We’re getting way ahead of ourselves.
On Sunday, the Pentagon announced that military prosecutors have decided to seek the death penalty against six al-Qaeda operatives who were complicit in the 9/11 attacks. Whether those enemy combatants will actually be executed, however, is a question better answered by three decisions made in the United States Senate on September 28, 2006.
That was the day the chamber voted in favor of the Military Commissions Act. In pertinent part, the
scorecard reads as follows:
John McCain (R., Ariz.) — Aye
Barack Obama (D., Ill.) — Nay
Hillary Clinton (D., N.Y.) — Nay
In sum, whether Khalid Sheikh Mohammed and his five fellow savages are subjected to a military-commission trial at all, let alone put to death, will be determined by the outcome of the election in November, not the analysis of JAG lawyers.



It is worth pausing to recognize just how preliminary Sunday’s announcement was. Whether a case is in the civilian or military legal system, the first thing that has to happen before charges get filed is the assigned prosecutor has to figure out what charges his proof can support. So far, this is all that has happened: the government lawyers have concluded their evidence is sufficient to prove that the six combatants conspired to murder, committed nearly 3,000 murders in violation of the laws of war, engaged in terrorism, and materially supported terrorism.
No one should be surprised by that, or by the fact that capital punishment is on the table. In November 2001, President Bush issued his first
executive order authorizing military commissions. Section 4(a) of that order declared that any person subject to trial by military commission “may be punished in accordance with the penalties provided under applicable law, including life imprisonment or death.”
Of course, we have not yet had a single commission trial despite the passage of six years’ time.

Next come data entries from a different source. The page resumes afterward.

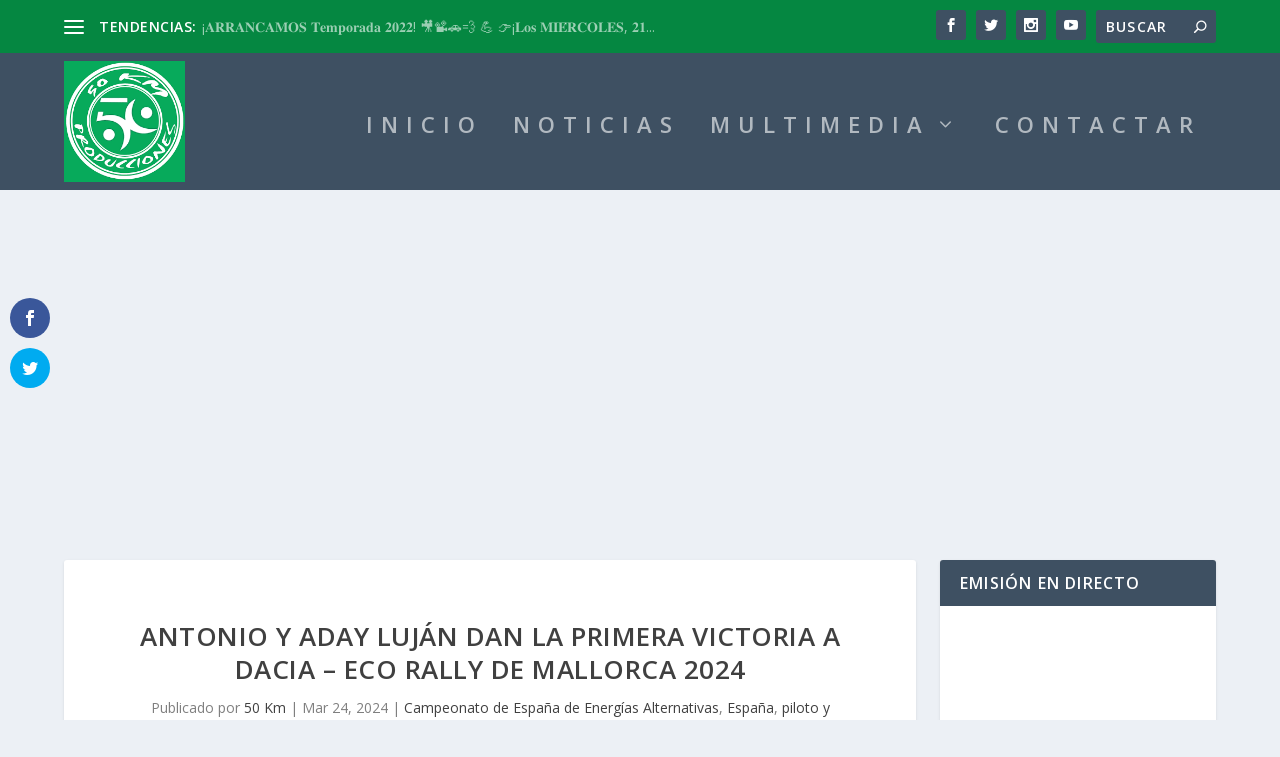

--- FILE ---
content_type: text/html; charset=utf-8
request_url: https://www.google.com/recaptcha/api2/aframe
body_size: 267
content:
<!DOCTYPE HTML><html><head><meta http-equiv="content-type" content="text/html; charset=UTF-8"></head><body><script nonce="EOZJDnE2a5S6Bpo7HxEZBA">/** Anti-fraud and anti-abuse applications only. See google.com/recaptcha */ try{var clients={'sodar':'https://pagead2.googlesyndication.com/pagead/sodar?'};window.addEventListener("message",function(a){try{if(a.source===window.parent){var b=JSON.parse(a.data);var c=clients[b['id']];if(c){var d=document.createElement('img');d.src=c+b['params']+'&rc='+(localStorage.getItem("rc::a")?sessionStorage.getItem("rc::b"):"");window.document.body.appendChild(d);sessionStorage.setItem("rc::e",parseInt(sessionStorage.getItem("rc::e")||0)+1);localStorage.setItem("rc::h",'1768729561476');}}}catch(b){}});window.parent.postMessage("_grecaptcha_ready", "*");}catch(b){}</script></body></html>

In the interim, not only have the contemplated procedures been a work in progress but the legal basis for holding commissions has dramatically altered — which is why the three plausible contenders for the presidency found themselves casting those votes in 2006. Commissions are now authorized by statute, the aforementioned Military Commissions Act, not executive order. Nevertheless, two core facts have never changed.
First, capital charges have always been a possibility — indeed, likelihood — for terrorism offenses, just as they are in the civilian system. Second, even if a combatant is originally placed in the military system, the commander-in-chief has the power to transfer him to the civilian system — just as President Bush did with Jose Padilla, who was recently convicted of terrorism charges by a civilian court after being detained for three years as an enemy combatant.
While the anti-commission forces, complemented by the anti-death-penalty lobby, are already cranking it up to DEFCON 4, we are in fact a long, long way from a capital-commission trial.